I remember at least two of the Police Quest games having similar breakage, where you just couldn't go forward after putting 20+ hours into the game, because of a choice you made early on.
There's definitely a Space Quest game where if you kiss an alien early on there's a non-escapable death by stomach-bursting right near the end.. bummer if you saved after the kiss (I did).
I think that was fairly common with sierra games, happened a lot less with Lucas ones.
While frustrating, obtuse, absurd, and a plethora of other adjectives aside, those (early, at least) Sierra games had the benefit of being pretty short. If you screwed yourself because you walked over the bridge one time extra in King’s Quest 2, a restart only cost you somewhere in the neighborhood of half an hour. (I’m not sure about later games, though. Maybe they were worse?)
Could almost call it a staple of Sierra games.
It didn't happen at all after the first couple Lucas Arts game. The made it impossible to get stuck as a design principle.
That seems like a horrible design choice, though. It just randomly and gratuitously punishes the player for something they couldn't even have foreseen.
A perfect imitation of real life…
Searching for that bullet in the warehouse was an absolute nightmare during my first playthrough.
Related X-Files parts (more about the show's origins and development):
https://www.filfre.net/2024/09/the-truth-is-out-there-part-1...
https://www.filfre.net/2024/09/the-truth-is-out-there-part-2...
I'll put a word in for the game Bureau 13 and its related novels. Secret govenment agency that protects us from weird stuff. It's halfway between X-Files and Get Smart. https://en.wikipedia.org/wiki/Bureau_13
Having own this game, a little tidbit is that while the playstation release loads on the ps2 the graphics are gabled at least on the pal version. I only got it to play on the OG psx console.
I worked for the game studio as an intern in the lead up to them making this game. They had a few games in the can already that used this kind of game pattern (quantum gate, QG2: vortex) .. while I was around they were producing their own engine to build their next game which eventually became the xfiles. They kept the lights on doing a bunch of random CDROM industry work (cd rom magazines, educational stuff, etc) We did shoot another 'short game' that was a pitch for the xfiles.
What was it like working there? Any interesting stories from the experience?

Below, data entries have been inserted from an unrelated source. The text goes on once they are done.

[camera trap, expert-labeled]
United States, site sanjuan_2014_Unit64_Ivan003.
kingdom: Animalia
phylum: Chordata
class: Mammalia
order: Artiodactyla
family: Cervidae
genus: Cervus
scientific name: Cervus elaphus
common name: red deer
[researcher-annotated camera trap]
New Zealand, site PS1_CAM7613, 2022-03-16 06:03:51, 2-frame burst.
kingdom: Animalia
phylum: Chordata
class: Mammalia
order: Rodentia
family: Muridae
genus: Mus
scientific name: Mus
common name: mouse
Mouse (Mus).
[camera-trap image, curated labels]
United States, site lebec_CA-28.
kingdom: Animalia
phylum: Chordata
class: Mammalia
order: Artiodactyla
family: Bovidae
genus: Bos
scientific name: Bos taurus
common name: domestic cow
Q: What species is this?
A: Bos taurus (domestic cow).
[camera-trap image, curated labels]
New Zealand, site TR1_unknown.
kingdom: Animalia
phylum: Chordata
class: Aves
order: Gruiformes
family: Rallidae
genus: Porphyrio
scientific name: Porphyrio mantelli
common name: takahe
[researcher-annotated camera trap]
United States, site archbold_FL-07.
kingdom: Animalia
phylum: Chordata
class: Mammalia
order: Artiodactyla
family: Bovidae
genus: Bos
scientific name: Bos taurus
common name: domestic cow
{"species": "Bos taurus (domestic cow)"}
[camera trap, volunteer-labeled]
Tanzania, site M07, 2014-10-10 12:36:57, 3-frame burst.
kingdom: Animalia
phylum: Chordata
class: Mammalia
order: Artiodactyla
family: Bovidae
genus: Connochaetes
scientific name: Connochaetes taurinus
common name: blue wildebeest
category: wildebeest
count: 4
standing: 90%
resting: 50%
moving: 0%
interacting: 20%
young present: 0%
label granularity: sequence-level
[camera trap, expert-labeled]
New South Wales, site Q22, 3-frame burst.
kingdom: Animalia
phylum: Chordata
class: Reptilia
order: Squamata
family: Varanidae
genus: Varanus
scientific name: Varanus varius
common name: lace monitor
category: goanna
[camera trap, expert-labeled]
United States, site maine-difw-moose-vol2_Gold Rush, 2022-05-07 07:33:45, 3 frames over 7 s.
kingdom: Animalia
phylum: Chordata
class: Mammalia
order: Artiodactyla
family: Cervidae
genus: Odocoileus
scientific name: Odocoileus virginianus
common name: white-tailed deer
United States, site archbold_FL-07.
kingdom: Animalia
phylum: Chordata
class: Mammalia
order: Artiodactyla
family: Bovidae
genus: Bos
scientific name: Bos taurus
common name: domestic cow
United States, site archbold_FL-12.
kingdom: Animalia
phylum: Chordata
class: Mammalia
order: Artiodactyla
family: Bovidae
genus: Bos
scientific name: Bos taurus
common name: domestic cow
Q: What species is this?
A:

Title is: The Truth Is Out There, Part 3: The Game of Belief
This takes me back. I’m guessing they’ll eventually cover Blade Runner and Men in Black
That review is amazing. I am not into movies or games much but that is so well written that I had to read it all!
People like to crap all over this game, for a good reason perhaps. But man they absolutely nailed the X-Files atmosphere and aesthetics of the Vancouver era of the show (S1-S5).
Also, RIP Jordan Lee Williams, aka Agent Craig Willmore.
Unrelated to the article, what’s the deal with the submitter, who seems to want to give the impression that they’re https://news.ycombinator.com/user?id=thunderbong cc dang
What do you mean? Maybe they changed their profile since your comment but it just has a .at.hn address which everyone has (at.hn is independently operated outside of yc).